::: Data

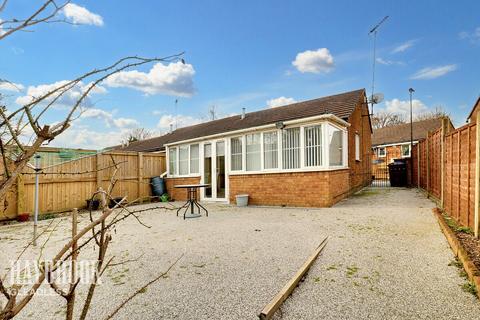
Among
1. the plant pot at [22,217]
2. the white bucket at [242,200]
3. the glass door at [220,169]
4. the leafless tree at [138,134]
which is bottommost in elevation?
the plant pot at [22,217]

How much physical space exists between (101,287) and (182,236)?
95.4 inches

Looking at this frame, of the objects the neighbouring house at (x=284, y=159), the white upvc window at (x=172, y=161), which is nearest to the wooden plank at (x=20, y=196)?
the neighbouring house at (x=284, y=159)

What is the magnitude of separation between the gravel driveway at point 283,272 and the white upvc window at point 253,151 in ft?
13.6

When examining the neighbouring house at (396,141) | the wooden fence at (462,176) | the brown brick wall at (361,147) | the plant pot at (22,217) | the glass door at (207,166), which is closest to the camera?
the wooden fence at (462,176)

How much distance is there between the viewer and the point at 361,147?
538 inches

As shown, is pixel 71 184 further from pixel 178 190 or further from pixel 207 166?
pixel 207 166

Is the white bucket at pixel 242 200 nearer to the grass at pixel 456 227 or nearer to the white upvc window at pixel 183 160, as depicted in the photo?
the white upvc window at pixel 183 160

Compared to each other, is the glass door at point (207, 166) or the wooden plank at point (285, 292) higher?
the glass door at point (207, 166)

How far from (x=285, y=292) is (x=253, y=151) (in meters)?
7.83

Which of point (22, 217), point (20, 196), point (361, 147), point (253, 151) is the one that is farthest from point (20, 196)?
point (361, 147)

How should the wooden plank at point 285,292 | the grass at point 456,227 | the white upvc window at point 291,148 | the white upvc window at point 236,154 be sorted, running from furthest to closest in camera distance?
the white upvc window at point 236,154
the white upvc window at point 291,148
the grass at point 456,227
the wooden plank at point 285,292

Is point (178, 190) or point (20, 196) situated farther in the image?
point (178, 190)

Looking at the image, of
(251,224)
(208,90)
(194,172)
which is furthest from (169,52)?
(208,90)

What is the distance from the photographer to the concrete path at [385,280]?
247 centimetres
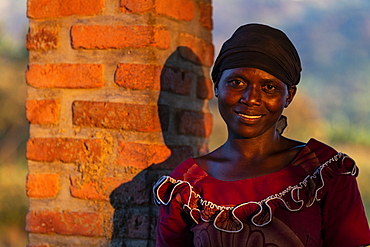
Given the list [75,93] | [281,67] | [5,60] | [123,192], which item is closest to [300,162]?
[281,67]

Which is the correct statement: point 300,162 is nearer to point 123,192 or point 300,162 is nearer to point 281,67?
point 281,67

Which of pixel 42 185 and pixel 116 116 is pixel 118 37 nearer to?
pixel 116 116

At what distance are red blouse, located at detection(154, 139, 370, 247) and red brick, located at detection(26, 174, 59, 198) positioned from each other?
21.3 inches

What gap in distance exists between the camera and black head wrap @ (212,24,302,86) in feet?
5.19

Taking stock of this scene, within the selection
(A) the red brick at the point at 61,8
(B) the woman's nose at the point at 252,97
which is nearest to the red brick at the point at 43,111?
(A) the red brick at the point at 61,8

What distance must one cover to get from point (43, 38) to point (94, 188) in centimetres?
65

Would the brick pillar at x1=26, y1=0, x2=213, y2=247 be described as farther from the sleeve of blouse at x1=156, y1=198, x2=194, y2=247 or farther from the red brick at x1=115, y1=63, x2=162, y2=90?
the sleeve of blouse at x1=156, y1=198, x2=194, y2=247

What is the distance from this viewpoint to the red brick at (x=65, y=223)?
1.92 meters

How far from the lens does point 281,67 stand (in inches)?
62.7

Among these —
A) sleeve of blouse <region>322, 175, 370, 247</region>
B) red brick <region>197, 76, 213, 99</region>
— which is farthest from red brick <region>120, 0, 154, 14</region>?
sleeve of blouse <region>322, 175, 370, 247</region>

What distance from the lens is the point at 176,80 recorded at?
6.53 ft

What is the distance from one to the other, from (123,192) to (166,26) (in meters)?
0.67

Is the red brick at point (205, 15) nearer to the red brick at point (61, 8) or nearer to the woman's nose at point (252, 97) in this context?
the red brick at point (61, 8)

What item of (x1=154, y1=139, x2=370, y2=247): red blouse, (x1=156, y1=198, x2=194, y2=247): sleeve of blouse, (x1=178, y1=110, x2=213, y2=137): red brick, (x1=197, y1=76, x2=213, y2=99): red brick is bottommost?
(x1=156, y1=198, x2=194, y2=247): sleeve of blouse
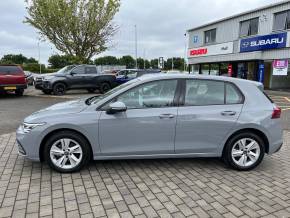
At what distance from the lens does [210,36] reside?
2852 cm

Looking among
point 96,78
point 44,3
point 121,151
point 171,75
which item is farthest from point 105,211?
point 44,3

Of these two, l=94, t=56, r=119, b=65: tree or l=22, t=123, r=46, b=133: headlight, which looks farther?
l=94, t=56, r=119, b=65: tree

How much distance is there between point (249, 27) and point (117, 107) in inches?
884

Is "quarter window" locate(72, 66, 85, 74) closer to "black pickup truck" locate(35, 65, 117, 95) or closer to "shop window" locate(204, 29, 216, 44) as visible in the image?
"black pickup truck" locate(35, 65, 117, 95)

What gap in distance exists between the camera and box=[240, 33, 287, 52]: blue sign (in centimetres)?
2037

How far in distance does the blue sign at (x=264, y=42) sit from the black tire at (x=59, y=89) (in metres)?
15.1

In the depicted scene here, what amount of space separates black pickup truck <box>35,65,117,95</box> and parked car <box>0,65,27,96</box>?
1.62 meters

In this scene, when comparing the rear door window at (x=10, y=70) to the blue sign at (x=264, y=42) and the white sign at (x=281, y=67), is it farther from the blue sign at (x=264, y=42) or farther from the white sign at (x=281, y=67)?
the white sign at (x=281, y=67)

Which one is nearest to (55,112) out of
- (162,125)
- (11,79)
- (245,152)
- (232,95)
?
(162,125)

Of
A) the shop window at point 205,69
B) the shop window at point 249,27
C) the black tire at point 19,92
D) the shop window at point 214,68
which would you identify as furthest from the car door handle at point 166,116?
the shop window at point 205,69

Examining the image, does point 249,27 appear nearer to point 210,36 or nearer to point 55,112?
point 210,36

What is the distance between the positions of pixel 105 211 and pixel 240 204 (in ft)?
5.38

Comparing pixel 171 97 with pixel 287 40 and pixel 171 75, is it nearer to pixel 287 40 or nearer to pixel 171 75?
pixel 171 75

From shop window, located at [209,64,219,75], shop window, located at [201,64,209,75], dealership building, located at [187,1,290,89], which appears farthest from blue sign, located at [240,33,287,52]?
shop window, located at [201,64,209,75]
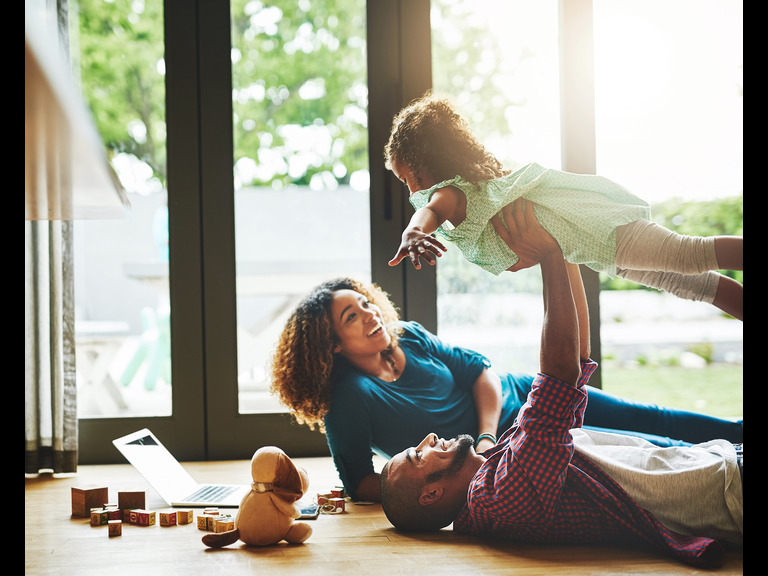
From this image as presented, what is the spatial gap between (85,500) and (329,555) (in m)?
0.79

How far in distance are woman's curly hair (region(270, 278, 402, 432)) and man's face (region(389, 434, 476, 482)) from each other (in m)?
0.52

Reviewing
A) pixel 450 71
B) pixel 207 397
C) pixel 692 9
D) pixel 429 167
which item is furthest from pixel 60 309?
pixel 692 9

::::::

■ Work required ■
Only the lines from the one containing "visible in the image?" through the last line of the entries above belong in the copy; reproduce them exactly and drop every picture.

■ Solution to the problem ■
Is "quarter window" locate(72, 66, 85, 74) closer to "black pickup truck" locate(35, 65, 117, 95) or closer to "shop window" locate(204, 29, 216, 44) as visible in the image?
"black pickup truck" locate(35, 65, 117, 95)

What gap in distance exists between the camera and box=[240, 33, 287, 52]: blue sign (in centimetres)?
2037

How far in distance does the blue sign at (x=264, y=42) sit from the black tire at (x=59, y=89) (in metres)?
15.1

In the depicted scene here, what amount of space separates black pickup truck <box>35,65,117,95</box> and parked car <box>0,65,27,96</box>?
1.62 meters

In this scene, when comparing the rear door window at (x=10, y=70) to the blue sign at (x=264, y=42) and the white sign at (x=281, y=67), is it farther from the blue sign at (x=264, y=42) or farther from the white sign at (x=281, y=67)?
the white sign at (x=281, y=67)

Which one is nearest to (55,112) out of
- (162,125)
- (11,79)
- (245,152)
- (232,95)
?
(162,125)

Of
A) the shop window at point 205,69
B) the shop window at point 249,27
C) the black tire at point 19,92
D) the shop window at point 214,68
which would you identify as furthest from the car door handle at point 166,116?
the shop window at point 205,69

Examining the image, does point 249,27 appear nearer to point 210,36 or nearer to point 55,112?
point 210,36

What is the distance between the positions of pixel 105 211 and pixel 240 204 (in ft)?
5.38

Comparing pixel 171 97 with pixel 287 40 and pixel 171 75, is it nearer to pixel 287 40 or nearer to pixel 171 75?
pixel 171 75

From shop window, located at [209,64,219,75], shop window, located at [201,64,209,75], dealership building, located at [187,1,290,89], which appears farthest from blue sign, located at [240,33,287,52]?
shop window, located at [201,64,209,75]
From this image as presented, what is the spatial gap between (85,500) and (329,555) (in m)?
0.79

How far in distance are woman's curly hair (region(270, 278, 402, 432)) and man's face (region(389, 434, 476, 482)) from each other (in m)?
0.52

Reviewing
A) pixel 450 71
B) pixel 207 397
C) pixel 692 9
D) pixel 429 167
which item is furthest from pixel 60 309?
pixel 692 9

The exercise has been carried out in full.